Archive for January, 2008

Say What Just Happened.

Thursday, January 24th, 2008

Over the years I’ve tried a variety of responses to sexual harassment on the street.  I’m a big fan of drawing attention to inappropriate behavior for the entire community to judge.  You’ve probably heard the story of the woman on a subway who found someone groping her?  She grabbed his hand, held it up in the air and shouted “Does anyone know whose this is?  I found it on my ass!”  Take the shame and secrecy away - say what just happened.

I found a great community-wide project called HollaBack that encourages just that.  Women are invited to take cell phone photos of men harassing them and send them directly to a website to be published.  There are subpages for different cities, and a great video about the project here.

I have experienced a WIDE continuum of harassment - for example, at least twice in college I was followed while walking by a man in a car masturbating and calling out to me.  If I had a time travel machine, I would ensure both of those guys were immediately arrested.

Any tips?

Monday, January 21st, 2008

To be perfectly honest, this is one of my least-favorite questions. I feel aggrieved to point out that self-defense is deeply personal and complicated to learn, that every student is different, that there are no “one size fits all” techniques. Frankly, if “tips” worked we’d have them all memorized by now and be living in a world of peace and justice.It’s not that simple.

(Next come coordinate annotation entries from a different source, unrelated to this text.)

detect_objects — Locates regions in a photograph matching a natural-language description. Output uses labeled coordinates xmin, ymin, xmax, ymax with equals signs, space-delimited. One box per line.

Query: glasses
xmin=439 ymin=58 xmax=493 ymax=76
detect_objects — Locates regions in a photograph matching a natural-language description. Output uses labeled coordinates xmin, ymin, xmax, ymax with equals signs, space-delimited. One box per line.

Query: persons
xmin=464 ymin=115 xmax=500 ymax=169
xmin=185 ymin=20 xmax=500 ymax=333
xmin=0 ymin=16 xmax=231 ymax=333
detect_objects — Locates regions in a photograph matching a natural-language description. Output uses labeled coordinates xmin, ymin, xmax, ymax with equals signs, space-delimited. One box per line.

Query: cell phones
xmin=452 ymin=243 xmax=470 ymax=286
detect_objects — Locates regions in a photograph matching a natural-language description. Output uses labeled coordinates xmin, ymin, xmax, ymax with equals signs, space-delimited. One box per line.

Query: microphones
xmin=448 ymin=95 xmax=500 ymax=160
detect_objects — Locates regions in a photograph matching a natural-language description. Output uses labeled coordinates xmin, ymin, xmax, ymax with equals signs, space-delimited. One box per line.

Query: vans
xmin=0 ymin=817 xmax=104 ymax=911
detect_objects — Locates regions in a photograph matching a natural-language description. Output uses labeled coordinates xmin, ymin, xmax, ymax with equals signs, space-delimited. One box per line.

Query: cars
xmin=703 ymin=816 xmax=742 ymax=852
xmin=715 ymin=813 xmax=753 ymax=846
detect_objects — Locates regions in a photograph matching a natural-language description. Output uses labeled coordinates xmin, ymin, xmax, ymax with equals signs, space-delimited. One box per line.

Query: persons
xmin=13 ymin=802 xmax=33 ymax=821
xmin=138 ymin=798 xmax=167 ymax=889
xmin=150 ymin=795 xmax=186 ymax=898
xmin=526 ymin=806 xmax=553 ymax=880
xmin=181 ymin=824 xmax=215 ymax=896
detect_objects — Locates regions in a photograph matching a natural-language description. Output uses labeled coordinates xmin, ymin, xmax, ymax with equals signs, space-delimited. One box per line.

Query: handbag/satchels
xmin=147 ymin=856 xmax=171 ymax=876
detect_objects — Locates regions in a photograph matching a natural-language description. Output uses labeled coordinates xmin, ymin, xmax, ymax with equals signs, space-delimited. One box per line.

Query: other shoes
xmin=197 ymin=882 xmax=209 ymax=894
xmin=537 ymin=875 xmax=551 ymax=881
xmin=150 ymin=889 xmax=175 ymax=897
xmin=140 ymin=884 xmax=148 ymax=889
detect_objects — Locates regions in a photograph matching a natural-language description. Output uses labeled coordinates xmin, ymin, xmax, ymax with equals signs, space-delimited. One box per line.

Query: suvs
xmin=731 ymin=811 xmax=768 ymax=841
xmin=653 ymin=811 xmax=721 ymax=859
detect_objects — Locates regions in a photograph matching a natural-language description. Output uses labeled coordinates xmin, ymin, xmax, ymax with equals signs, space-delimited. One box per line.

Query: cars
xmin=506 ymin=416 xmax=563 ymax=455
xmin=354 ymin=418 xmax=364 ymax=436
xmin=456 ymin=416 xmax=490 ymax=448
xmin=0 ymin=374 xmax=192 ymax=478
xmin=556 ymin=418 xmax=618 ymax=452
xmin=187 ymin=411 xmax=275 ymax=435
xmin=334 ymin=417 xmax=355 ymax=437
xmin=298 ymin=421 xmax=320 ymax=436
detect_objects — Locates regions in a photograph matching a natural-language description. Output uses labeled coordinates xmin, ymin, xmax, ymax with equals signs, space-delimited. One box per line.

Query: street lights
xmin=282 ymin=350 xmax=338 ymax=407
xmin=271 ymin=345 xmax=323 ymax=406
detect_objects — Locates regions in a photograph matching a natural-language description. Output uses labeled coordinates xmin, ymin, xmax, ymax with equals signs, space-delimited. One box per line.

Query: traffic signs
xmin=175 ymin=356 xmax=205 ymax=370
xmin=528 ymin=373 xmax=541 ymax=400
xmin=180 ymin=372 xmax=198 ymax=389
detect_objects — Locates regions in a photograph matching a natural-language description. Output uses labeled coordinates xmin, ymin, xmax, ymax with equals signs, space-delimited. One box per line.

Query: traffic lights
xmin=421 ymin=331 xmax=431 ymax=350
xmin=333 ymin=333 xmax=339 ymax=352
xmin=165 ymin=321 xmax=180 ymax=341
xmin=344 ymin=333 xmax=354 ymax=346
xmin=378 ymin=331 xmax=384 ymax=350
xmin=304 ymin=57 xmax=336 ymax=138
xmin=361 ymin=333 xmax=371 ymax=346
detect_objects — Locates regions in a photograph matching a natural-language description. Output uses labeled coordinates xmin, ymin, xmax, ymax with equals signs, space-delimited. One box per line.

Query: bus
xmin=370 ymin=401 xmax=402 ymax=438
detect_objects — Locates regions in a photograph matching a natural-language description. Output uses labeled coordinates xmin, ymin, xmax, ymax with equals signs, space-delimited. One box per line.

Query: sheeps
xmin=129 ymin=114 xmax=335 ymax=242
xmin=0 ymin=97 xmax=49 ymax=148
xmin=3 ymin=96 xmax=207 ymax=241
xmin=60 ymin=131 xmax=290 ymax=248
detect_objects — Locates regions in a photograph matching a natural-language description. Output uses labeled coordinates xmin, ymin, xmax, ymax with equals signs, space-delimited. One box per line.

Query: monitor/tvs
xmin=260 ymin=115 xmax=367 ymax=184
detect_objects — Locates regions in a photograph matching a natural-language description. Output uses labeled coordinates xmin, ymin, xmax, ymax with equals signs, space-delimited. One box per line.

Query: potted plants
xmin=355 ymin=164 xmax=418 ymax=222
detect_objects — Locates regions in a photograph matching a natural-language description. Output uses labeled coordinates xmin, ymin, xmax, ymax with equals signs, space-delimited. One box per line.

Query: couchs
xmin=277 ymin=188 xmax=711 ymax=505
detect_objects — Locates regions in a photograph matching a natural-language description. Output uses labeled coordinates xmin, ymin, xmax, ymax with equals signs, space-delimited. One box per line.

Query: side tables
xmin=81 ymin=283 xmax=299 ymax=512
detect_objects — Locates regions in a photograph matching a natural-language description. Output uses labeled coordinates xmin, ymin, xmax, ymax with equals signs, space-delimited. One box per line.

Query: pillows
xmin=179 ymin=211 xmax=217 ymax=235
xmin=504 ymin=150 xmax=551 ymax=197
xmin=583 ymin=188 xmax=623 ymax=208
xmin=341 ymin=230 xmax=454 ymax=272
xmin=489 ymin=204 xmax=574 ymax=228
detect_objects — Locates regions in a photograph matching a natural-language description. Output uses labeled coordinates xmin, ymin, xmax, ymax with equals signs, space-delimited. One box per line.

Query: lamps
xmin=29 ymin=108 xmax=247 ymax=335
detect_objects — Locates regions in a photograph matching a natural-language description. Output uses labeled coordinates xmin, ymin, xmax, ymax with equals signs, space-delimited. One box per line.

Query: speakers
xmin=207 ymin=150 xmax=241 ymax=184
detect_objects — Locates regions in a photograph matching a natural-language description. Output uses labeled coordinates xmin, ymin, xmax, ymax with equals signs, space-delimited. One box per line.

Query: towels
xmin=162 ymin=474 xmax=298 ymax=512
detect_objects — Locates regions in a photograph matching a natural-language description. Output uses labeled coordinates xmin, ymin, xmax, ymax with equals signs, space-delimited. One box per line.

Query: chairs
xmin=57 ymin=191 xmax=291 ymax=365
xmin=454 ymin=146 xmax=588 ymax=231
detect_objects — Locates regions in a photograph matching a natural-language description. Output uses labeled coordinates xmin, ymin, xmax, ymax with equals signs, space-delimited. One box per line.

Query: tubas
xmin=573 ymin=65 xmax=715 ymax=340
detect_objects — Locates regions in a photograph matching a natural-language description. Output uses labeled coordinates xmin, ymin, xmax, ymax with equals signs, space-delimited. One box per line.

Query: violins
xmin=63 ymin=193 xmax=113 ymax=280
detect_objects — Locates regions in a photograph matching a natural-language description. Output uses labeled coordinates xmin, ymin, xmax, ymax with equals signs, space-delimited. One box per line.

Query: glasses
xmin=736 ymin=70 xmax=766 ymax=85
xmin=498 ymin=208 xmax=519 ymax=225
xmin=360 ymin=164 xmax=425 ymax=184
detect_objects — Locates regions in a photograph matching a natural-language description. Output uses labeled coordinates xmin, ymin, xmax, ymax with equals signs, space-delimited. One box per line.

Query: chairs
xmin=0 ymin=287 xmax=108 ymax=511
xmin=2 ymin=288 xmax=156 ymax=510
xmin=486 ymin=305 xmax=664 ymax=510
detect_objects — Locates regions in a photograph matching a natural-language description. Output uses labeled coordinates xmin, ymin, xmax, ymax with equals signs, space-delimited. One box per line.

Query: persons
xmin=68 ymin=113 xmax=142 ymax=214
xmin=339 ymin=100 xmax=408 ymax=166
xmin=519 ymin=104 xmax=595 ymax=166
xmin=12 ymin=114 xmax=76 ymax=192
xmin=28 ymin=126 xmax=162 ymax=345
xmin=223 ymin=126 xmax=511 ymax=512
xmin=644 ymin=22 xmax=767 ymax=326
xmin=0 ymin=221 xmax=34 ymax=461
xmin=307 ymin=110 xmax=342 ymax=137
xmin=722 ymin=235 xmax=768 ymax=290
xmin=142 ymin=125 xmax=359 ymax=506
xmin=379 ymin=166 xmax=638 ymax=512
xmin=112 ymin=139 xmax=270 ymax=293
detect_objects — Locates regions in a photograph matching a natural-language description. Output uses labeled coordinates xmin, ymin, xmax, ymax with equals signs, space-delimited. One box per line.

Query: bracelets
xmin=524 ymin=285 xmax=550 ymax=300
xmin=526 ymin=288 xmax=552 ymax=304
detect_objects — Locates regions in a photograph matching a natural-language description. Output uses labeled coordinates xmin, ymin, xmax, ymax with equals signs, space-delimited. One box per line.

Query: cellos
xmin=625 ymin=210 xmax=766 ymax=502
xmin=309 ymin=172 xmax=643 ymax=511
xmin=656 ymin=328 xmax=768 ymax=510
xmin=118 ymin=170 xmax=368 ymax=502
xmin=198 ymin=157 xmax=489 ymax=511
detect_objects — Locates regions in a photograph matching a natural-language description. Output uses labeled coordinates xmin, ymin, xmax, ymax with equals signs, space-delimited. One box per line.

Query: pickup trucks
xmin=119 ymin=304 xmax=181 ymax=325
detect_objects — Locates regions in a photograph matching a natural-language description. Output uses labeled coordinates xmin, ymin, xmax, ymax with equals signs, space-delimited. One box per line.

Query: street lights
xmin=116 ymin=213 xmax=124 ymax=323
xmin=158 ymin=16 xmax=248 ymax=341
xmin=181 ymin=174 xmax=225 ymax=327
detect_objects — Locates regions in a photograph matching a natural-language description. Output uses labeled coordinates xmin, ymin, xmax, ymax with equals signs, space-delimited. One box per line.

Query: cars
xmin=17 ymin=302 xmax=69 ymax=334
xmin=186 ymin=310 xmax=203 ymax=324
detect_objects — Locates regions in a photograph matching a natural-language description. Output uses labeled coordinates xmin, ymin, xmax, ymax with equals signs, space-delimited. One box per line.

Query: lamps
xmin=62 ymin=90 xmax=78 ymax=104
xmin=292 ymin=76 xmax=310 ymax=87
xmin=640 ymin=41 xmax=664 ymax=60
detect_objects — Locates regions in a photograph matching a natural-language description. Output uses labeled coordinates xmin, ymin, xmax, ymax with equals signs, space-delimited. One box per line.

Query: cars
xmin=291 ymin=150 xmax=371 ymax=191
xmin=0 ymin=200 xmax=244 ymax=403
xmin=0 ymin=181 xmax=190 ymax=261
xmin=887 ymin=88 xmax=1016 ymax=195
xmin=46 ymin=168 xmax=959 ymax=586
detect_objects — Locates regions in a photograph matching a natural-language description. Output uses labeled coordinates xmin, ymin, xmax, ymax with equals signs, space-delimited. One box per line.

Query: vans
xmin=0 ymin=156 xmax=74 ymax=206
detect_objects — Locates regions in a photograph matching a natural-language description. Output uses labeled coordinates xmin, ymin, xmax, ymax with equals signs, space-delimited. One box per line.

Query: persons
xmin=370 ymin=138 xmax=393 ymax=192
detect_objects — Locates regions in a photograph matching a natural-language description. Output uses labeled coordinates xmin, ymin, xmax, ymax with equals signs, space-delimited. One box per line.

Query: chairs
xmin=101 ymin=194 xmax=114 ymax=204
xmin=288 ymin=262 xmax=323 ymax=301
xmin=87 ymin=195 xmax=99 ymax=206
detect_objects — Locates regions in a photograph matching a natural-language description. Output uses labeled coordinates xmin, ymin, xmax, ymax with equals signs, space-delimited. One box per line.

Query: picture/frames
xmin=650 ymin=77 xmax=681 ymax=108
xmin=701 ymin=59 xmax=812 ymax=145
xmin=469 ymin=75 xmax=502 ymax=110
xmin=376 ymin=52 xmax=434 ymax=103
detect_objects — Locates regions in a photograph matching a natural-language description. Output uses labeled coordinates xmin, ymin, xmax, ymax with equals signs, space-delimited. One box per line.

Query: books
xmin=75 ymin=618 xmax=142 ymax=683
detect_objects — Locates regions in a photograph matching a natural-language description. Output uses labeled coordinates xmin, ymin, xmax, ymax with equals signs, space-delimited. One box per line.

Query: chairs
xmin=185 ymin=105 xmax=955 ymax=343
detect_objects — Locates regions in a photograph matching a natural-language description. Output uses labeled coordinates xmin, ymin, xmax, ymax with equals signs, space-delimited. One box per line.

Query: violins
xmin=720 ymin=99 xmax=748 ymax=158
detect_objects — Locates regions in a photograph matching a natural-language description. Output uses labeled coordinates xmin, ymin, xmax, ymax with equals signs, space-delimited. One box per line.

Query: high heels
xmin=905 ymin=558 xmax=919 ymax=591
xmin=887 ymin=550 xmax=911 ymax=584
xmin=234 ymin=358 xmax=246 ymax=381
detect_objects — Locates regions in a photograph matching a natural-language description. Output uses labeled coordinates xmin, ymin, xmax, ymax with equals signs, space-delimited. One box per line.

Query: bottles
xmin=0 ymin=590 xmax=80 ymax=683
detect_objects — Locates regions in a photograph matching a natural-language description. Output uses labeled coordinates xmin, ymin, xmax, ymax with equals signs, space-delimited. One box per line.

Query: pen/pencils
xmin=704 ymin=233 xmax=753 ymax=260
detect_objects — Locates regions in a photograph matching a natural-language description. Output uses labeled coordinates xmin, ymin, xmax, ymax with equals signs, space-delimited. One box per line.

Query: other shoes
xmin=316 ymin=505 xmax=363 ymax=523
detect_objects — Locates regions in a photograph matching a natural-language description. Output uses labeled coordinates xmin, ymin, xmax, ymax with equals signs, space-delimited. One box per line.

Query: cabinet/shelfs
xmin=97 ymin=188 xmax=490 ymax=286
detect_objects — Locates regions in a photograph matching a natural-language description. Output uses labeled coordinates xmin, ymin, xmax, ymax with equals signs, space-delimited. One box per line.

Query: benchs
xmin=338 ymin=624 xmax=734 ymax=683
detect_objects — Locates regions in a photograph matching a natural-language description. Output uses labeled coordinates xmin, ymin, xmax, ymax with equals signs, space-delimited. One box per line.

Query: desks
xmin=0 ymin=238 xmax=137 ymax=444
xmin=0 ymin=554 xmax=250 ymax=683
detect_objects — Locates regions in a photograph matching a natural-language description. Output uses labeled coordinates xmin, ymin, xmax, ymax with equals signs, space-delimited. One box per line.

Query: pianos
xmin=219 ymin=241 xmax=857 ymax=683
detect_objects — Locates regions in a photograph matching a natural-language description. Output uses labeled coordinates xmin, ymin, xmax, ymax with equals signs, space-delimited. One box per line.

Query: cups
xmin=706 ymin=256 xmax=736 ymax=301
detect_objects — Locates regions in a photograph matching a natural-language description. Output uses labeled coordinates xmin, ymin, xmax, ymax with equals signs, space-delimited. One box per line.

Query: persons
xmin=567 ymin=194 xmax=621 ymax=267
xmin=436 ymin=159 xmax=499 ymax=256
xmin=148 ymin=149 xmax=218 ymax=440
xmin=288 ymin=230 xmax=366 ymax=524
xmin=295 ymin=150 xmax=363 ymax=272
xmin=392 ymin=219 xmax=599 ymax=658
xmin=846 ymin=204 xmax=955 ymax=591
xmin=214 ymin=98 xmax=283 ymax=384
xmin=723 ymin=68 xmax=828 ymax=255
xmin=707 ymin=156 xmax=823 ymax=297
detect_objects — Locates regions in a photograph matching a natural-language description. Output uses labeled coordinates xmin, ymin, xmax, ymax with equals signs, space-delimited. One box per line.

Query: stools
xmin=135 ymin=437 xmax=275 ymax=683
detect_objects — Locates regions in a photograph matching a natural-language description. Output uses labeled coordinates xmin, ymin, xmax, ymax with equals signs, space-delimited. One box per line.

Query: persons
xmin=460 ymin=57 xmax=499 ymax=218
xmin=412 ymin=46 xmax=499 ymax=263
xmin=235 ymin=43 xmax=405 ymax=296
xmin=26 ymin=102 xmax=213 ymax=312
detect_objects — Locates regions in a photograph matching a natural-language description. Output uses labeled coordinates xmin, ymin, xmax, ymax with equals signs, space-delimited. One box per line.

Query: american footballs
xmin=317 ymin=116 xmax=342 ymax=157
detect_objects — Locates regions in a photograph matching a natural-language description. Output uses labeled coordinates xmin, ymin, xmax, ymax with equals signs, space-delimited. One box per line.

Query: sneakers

That said – yes – I have tips!

Say no. Practice saying no to requests you feel pressured to go along with. Whether it’s loaning a co-worker another $5, or giving your sister a ride, or staying late at the office. The more difficult it is for you to say – the more you’ll benefit from this practice. Most perpetrators test their victims verbally long before exerting any physical force. No is a complete sentence, try it!

Yell. Loud and often. Shout NO or Leave Me Alone or whatever you want, just start shouting. It will break through the fight-flight-or-freeze response, may attract help, and will startle many attackers into giving up. Practice in the car if you’re feeling shy or goofy, we’ll just think you’re yelling at traffic.

Don’t get in the car. If you aren’t feeling safe, don’t get in the car with someone. Even if he’s threatening you, even if you don’t feel safe at your current location, and even if he promises not to hurt you. Someone who wants to get you in a car (his or yours) is planning to take you somewhere less safe than where you are now.

Tell someone. If you feel unsafe or uncomfortable around anyone in your life, ask for help. Shame often prevents victims from revealing ongoing patterns of humiliation, sexual harassment, or sexual abuse. If your ex- won’t stop calling, if your boss hugs you too long, if your father keeps walking into the bathroom when you’re naked, tell someone. If the first person you tell doesn’t help (or worse, implies it’s your fault) tell someone else!

Targets and weapons. Target an assailant’s eyes, throat, groin, and knees. Use your fingers, palms, elbows, and feet. Strike hard and shout NO while you’re striking. This isn’t rocket science, you might be surprised to know how quickly you can break off most attempted assaults.

Singing As Self-Defense

Sunday, January 20th, 2008

I saw an amazing film recently - Amandla! A Revolution in Four Part Harmony is a documentary about the centrality of music in the struggle against apartheid in South Africa, especially in the 1980’s. What moved me most was the description of music as a form of self-defense.

The Black South Africans faced simply insurmountable odds, an entrenched and well-armed police state willing to use as much violence as necessary to destroy them. But they were led by the artists and the musicians and the dancers, both inside the country and in exile. The dvd has some astonishing interviews with ex-military officers and prison wardens. These white men (some heart-broken and repentant, some not) try to convey what it felt like to hear a condemned man singing a victory song on his way to the gallows. Or to watch thousands of children dancing toward their machine guns.